Suspend renegotiated AMERI, Karpower deals — Minority
The Minority in Parliament has called on the government to, as a matter of national interest, suspend the renegotiated Ameri Power and Karpower deals, saying they are riddled with scandalous content and are a rip-off
the position of the Minority on the deals at a press conference in Accra yesterday, John Jinapor, the Member of Parliament for Yapei/Kusawgu and former Deputy Power Minister, said the government should rather make the details available for broader public scrutiny before going ahead with the deals.
“We call on the government to, as a matter of urgency and in the supreme national interest, suspend the Ameri and Karpowership deals and make the details available for broader public scrutiny,” he said.
He argued that the renegotiated agreement, as presented by the government, had no legal opinion from the Attorney-General.
Additionally, he said, officials of the Public Utilities Regulatory Commission (PURC) who appeared before the Mines and Energy Committee of Parliament confirmed that they had not approved the proposed tariff structure and that there was no value for money audit on the agreement.
Mr Jinapor said the Minority found as scandalous the attempt by the government to introduce a third party, Mytilineos International Trading Company, to assume ownership of the power plant for an extended 15-year period at a cost of $1.035 billion when it was left with just two and a half years for the government to take complete ownership of the power plant.
He said the current agreement had a tenure of five years, with a total payment of $510 million.
"It is important to that the government of Ghana is not required to make upfront payments. At a monthly payment of $8.5 million, the government should be left with an outstanding amount of $255 million spread over the next 30 months, after which the Ameri plant is expected to be handed over to the government of Ghana," he said.
According to the Minority, it had taken a critical look at the proposed renegotiated agreement and could confirm that the agreement was nothing but “a complete rip-off and an attempt at rent-seeking by persons in high places”.
It posited that it was universally acknowledged that the first and foremost responsibility of any well-meaning government was to ensure that due process was adhered to in presenting agreements before Parliament.
“It, therefore, came as a huge shock when the Minister of Energy, Boakye Agyarko, laid before Parliament the new agreement without observing basic principles and protocols,” Jinapor said.
The government is seeking approval from Parliament to review the build, own, operate and transfer () agreement it entered with and Middle East Resources Investment Group (AMERI Energy) on February 10, 2015.
A memorandum submitted to Parliament indicated that the new transaction had a waiver of $52.7 million due AMERI Energy that the government would have had to pay.
Besides, the memo said, there would be a reduction in the standby letter of credit (SLC) from $51 million to $37.5 million and cost savings of $405.067 million over a period, while electricity tariffs on end users would be reduced.
A Deputy Minister of Energy, William Owuraku Aidoo, laid the memorandum last Wednesday, requesting Parliament to approve the novation and amendment agreement dated July 20, 2018.

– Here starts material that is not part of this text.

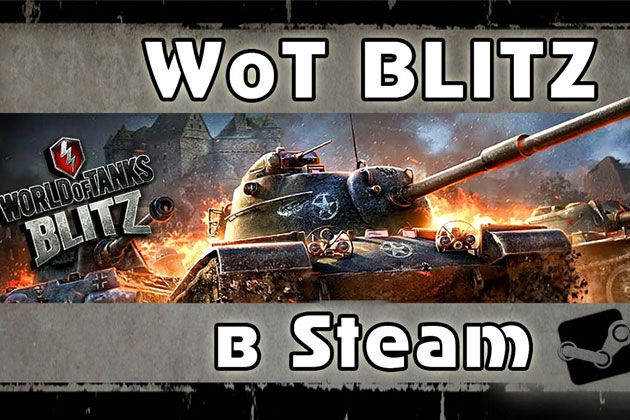 Удалить элемент: World of Tanks Blitz в стиме World of Tanks Blitz в стим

It said President Nana Addo Dankwa Akufo-Addo had given Executive approval for the novation and amendment agreement due to the gains to be made in of the country.
However, Jinapor said: "Even as we discuss this Ameri agreement, we wish to also bring to your attention yet another scandalous and corruption-riddled agreement being renegotiated by this same Energy Ministry under the 450 Karpower agreement."

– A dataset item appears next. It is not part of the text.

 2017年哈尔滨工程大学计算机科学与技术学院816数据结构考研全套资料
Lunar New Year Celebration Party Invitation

"This renegotiated agreement (Karpower) is even worse than the Ameri renegotiated agreement presented to Parliament by Agyarko.
"Indeed the renegotiated Karpower agreement stinks... with big fishes in government superintending the looting of the state under this new deal," he said.
He explained that the Minority would soon engage the total Ghanaian public on "this stinking deal and we shall make the details available to you".
"To extend the Ameri agreement for 15 more years at this inflated cost when we have about two and half years for the plant to revert to government", he said, was criminal and a "major blow to our nation. Everything that has happened so far to the Ameri transaction shows that the NDC did nothing wrong and rather it is the NPP that has many questions to answer for the way they have handled this matter so far."
As part of measures to address power supply challenges, the government entered into a BOOT agreement with AMERI Energy on February 10, for the provision of a fast-track turn-key power generation solution through the construction of a power plant.
Under the agreement, AMERI Energy installed 10 gas turbines and all related equipment and provided certain services related to the operation and maintenance of the plant for a period of five years.
The first BOOT agreement was ratified by Parliament on March 20, 2015.